→ **DATASET ROWS**
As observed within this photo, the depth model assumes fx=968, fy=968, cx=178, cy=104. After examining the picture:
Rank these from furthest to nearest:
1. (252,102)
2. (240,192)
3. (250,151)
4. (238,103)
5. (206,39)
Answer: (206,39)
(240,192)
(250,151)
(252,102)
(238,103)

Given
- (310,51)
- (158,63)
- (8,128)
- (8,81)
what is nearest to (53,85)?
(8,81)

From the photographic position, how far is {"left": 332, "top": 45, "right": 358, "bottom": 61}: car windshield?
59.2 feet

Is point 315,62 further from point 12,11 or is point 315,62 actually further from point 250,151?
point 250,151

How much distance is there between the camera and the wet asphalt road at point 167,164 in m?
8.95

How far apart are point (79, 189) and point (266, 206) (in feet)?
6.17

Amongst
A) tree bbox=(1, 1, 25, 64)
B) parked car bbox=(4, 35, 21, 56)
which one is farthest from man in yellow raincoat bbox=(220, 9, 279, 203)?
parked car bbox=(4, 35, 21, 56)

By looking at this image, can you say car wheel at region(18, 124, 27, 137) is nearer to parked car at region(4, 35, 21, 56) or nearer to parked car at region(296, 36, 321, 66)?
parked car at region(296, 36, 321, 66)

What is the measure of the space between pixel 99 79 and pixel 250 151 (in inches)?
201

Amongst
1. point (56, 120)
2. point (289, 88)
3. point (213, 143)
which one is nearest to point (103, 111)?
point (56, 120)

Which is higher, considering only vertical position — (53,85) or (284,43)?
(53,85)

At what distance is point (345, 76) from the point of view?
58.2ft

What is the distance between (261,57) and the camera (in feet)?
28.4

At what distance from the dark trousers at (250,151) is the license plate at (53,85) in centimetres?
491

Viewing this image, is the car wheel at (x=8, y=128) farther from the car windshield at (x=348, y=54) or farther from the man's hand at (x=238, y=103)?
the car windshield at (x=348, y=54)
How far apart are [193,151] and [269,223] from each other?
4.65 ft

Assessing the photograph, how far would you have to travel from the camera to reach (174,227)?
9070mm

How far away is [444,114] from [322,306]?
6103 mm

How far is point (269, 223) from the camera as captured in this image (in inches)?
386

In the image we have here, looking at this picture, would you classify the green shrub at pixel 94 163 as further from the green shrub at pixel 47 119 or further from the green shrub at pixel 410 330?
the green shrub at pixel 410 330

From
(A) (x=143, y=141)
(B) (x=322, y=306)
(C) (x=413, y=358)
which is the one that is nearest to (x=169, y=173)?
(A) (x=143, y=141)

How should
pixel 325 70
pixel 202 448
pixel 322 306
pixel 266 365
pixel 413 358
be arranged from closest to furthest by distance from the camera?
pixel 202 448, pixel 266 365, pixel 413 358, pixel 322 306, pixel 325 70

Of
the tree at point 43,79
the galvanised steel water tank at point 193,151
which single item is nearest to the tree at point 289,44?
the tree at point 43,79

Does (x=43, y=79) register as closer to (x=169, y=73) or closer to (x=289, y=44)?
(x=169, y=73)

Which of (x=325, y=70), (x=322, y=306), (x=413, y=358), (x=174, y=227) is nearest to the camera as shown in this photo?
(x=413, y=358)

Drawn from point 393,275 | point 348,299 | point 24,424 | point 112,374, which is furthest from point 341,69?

→ **WRITTEN PROBLEM**
Return the line that contains "How far apart are [193,151]" along with every line after it through the end of the entries, exactly, adding nothing.

→ **FINISHED EXERCISE**
How far apart are [193,151] and [269,223] from each other?
4.65 ft

Assessing the photograph, how far would you have to travel from the camera to reach (174,227)?
9070mm

How far away is [444,114] from [322,306]?
6103 mm

How far is point (269, 223) from the camera as captured in this image (in inches)?
386

In the image we have here, looking at this picture, would you classify the green shrub at pixel 94 163 as further from the green shrub at pixel 47 119 or further from the green shrub at pixel 410 330?
the green shrub at pixel 410 330

From
(A) (x=143, y=141)
(B) (x=322, y=306)
(C) (x=413, y=358)
which is the one that is nearest to (x=169, y=173)?
(A) (x=143, y=141)

How should
pixel 325 70
pixel 202 448
pixel 322 306
pixel 266 365
pixel 413 358
be arranged from closest to furthest by distance from the camera?
pixel 202 448, pixel 266 365, pixel 413 358, pixel 322 306, pixel 325 70

Of
the tree at point 43,79
the galvanised steel water tank at point 193,151
which single item is nearest to the tree at point 289,44?
the tree at point 43,79

Does (x=43, y=79) register as closer to (x=169, y=73) or closer to (x=289, y=44)?
(x=169, y=73)

Which of (x=325, y=70), (x=322, y=306), (x=413, y=358), (x=174, y=227) is nearest to the camera as shown in this photo?
(x=413, y=358)

Drawn from point 393,275 | point 348,299 | point 24,424 | point 112,374, which is furthest from point 341,69?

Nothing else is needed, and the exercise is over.